4 mars 2018 9:42 • Puyloubier, domi

D’outre moult tumultes

Fragment 87,
entre plumes…

29 avril 2018

Fragment 87,
entre plumes…

29 avril 2018

Après un faible battement d’une main, l’ascenseur a aspiré le brancard dans un courant d’air étrange qui me laisse pensif face à la porte close. Après un rapide dernier échange avec ma mère nonagénaire, le silence est revenu et je reste droit dans un couloir vide et muet. Elle avait bizarrement une blouse noire qui lui donnait un air élégant. J’ai dû faire un saut dans l’Aude pour gérer un moment difficile. Mais je sais dans ce reflet métallique de paroi d’ascenseur que je devrais rentrer, fatalement père d’enfant avec autisme, et que chacun devra assumer une vie un poil plus compliquée. Désormais.

L’infirmière m’a confirmé dans un souffle empathique qui se bat dans l’espace réduit que lui laisse son brancard qu’elle ne remontera pas ce soir et quand la lourde porte lui coupe doucement la parole et m’isole, je comprends que je peux repartir, continuer d’organiser au mieux la suite de la vie de mon père resté seul chez lui, chez eux. Provisoirement seul, et nonagénaire, définitivement. «Qui s’occupera de nous, vieillissants, usés, flétris, quand nous serons au bout de notre résistance à nous occuper de notre seul fils autiste…» Est-ce moi qui ai dit cela ? Ou ce vilain silence qui dans mon dos m’a mis une main sur l’épaule et me malaxe le trapèze ? Parler seul dans un couloir d’hôpital est le meilleur moyen de s’y faire confiner, je m’éclipse en une double croche fluide et trillée, sans en avoir l’air, après avoir vérifié qu’il fasse toujours jour et que l’on ne m’ait insidieusement inséré aucun cathéter.

«Crois-moi, démon aux éruptions tapageuses et infernales ! Les plus grands événements ce ne sont pas nos heures les plus bruyantes, mais nos heures les plus silencieuses…» (1)

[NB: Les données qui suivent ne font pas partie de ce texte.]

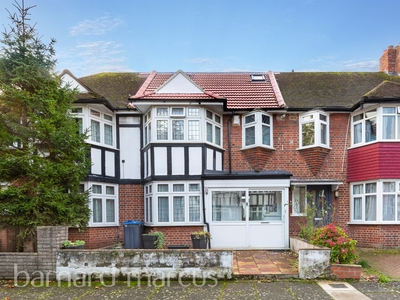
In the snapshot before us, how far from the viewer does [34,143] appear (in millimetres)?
8211

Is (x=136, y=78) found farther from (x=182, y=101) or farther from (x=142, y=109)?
(x=182, y=101)

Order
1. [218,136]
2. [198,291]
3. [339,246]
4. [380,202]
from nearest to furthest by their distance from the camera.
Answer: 1. [198,291]
2. [339,246]
3. [380,202]
4. [218,136]

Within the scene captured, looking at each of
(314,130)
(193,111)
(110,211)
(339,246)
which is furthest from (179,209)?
(314,130)

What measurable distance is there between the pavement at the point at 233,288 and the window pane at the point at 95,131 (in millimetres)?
5504

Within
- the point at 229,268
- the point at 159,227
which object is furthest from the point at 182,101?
the point at 229,268

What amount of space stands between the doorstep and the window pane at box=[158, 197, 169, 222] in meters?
2.87

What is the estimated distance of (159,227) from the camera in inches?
427

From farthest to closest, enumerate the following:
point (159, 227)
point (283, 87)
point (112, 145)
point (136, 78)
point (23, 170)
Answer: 1. point (136, 78)
2. point (283, 87)
3. point (112, 145)
4. point (159, 227)
5. point (23, 170)

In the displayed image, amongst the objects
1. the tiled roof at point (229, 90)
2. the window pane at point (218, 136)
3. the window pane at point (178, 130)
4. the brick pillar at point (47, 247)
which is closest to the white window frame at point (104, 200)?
the window pane at point (178, 130)

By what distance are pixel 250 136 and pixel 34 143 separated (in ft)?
25.6

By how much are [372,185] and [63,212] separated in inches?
428

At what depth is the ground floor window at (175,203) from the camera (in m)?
10.9

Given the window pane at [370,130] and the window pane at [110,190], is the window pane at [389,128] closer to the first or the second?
the window pane at [370,130]

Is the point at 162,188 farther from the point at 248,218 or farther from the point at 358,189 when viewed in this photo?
the point at 358,189
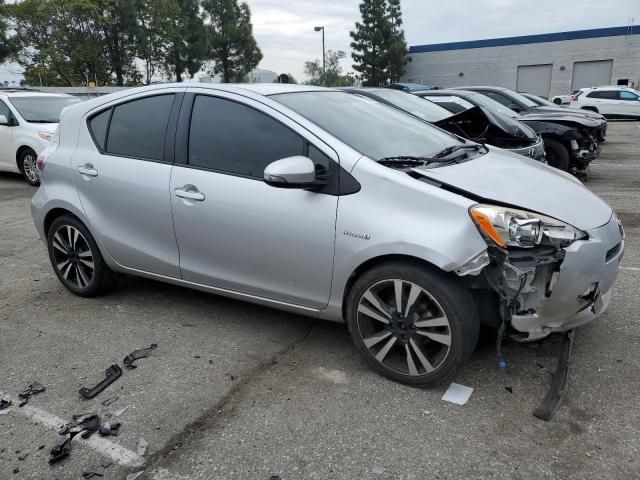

Puyloubier. Autour du plat, tumultes d’ailes des «oiseaux du ciel». Les pieds dans le plat, c’est un chardonneret. Élégant. Et insensible au jeu des tourterelles. Turques, en l’occurrence, mais elles pourraient être kurdes ou arméniennes, migrantes ou endémiques ou rescapées syriennes. L’important c’est qu’elles aient encore envie de jouer. Clic. Je fixe cet instant et cette constatation : dans cette observation de la partie sud de notre terrasse livrée cet hiver à diverses cliques d’espèces ailées, le chardonneret est notablement la seule famille de passereaux qui brave ainsi les tumultes d’ailes grises, méprisant le reste de leur monde dans sa pragmatique récolte de quelques graines parmi celles que je leur propose ainsi depuis le début de l’hiver. J’admire sa sérénité, ou sa concentration, sa constance… Son inconscience ?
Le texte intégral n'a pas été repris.